The evolution of audiences over the years has been quite interesting. On one hand, I've seen dwindling audiences at classical art concerts, perhaps owing to the large number of concurrent performances that occur in Bangalore. On the other hand, I have also noticed that audiences are keen to understand and appreciating all forms of art. Back in the day, it would be a certain profile of people who would attend and watch classical art, but now we get to see a diverse set of people attend events, more-so at the informal intimate chamber concerts. So, the pattern is rather interesting. As long as we artistes strive to present art aesthetically and I in relevant formats, I don't think classical arts will ever go out of vogue.
Many have asked me - "What’s the most fun part in doing what you do?"
Everything is fun, be it the umpteen hours I spend in practice or the hours just before the performance when I get ready physically, mentally and emotionally. The most interesting part is however, the artistic process where I get to create something new, whether a full-fledged production or just a single piece. From research to script, sourcing lyrics or getting them written, music composition to choreography, investing in your vision and seeing it come alive in front of you is such an amazing process that is fulfilling! You also get to work with such amazing collaborators - musicians, light designers, design executives, tailors etc. The entire process is enriching and elevating and there is so much to learn from it.
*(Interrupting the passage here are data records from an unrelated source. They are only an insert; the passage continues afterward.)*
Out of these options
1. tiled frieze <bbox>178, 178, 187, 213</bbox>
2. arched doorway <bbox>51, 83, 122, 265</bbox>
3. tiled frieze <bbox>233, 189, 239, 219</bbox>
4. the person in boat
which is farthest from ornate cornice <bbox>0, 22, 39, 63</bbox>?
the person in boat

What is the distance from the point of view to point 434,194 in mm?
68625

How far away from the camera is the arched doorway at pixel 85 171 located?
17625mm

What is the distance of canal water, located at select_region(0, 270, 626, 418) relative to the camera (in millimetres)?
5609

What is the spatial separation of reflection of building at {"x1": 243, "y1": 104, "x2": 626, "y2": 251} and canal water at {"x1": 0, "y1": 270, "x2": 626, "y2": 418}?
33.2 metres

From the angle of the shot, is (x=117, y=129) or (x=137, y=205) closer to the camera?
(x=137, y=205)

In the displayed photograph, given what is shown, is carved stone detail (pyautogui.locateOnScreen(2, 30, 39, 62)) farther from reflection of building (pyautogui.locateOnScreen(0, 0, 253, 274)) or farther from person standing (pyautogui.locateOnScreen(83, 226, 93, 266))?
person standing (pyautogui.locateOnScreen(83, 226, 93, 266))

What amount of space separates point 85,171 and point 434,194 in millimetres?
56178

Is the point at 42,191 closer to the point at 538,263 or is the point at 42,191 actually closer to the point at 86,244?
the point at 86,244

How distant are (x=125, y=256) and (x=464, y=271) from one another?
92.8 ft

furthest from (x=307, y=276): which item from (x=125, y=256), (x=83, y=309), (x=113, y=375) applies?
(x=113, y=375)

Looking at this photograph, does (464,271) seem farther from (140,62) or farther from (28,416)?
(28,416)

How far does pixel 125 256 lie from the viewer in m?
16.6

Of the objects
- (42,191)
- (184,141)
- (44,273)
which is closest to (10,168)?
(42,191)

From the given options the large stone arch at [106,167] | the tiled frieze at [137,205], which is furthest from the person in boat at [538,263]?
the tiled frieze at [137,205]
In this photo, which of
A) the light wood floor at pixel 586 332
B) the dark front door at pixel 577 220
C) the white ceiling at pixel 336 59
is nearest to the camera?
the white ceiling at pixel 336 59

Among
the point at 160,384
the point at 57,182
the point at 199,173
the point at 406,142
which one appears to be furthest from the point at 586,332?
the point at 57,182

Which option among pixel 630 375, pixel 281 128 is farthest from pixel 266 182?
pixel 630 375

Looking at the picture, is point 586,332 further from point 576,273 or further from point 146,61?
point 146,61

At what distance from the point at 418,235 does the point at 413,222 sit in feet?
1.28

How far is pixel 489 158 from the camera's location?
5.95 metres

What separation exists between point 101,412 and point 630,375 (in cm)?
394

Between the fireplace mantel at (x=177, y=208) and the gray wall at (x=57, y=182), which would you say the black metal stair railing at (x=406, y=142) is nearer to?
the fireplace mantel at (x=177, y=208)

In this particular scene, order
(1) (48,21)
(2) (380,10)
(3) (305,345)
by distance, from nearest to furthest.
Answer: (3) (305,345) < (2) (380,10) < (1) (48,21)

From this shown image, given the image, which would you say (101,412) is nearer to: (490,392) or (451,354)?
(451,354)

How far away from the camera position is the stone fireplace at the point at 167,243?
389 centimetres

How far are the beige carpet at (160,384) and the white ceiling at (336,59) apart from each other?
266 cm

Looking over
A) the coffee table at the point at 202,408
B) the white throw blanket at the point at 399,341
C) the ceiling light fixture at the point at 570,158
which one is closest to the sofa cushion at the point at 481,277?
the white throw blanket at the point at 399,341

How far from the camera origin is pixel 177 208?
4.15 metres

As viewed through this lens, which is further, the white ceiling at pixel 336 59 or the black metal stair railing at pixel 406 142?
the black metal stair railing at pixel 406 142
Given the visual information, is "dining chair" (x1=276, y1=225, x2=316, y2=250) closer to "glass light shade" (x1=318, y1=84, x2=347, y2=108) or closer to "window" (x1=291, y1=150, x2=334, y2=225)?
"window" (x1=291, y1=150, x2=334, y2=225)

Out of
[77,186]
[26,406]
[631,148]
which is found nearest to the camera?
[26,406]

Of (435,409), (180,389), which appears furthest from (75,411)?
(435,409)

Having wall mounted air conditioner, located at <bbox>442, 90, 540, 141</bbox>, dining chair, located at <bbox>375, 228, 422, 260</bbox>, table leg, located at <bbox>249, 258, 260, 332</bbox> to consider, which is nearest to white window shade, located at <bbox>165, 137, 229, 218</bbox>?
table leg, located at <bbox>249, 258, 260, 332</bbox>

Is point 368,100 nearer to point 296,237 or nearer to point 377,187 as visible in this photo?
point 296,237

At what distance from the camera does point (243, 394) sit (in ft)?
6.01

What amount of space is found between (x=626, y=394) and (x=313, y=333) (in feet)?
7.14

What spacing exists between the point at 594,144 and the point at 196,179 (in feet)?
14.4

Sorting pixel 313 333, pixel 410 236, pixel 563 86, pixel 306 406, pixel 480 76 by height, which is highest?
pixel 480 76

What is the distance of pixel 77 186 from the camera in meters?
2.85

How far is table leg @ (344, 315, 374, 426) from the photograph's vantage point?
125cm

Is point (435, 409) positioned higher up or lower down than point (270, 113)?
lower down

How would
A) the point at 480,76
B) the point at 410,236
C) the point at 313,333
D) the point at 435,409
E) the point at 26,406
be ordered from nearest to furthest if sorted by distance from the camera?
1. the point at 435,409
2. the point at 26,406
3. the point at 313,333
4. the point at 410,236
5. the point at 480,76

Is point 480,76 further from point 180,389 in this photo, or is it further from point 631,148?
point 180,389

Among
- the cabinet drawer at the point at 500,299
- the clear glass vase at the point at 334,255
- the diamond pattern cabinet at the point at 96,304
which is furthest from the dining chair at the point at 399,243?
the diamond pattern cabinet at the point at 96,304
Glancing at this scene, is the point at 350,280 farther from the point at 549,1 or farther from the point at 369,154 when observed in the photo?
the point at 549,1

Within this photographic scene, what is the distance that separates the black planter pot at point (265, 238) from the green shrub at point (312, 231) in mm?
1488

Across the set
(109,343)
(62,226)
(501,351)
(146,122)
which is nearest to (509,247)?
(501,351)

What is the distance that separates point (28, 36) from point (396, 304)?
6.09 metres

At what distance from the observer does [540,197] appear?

As artistes, we experience a wide range of emotions on stage - excitement, inspiration, solace, etc. But to me, being onstage, is nothing short of mediation. It is a process that elevates me and enables me to give something to my audience - whether it is through educating them about things they didn’t know about or giving them a spiritual experience that they have not felt before. I intend to do all I can to give back to the art form that has given me so much. I don't know how at the moment, but I hope time will show me the way. Till then I'll continue my practice!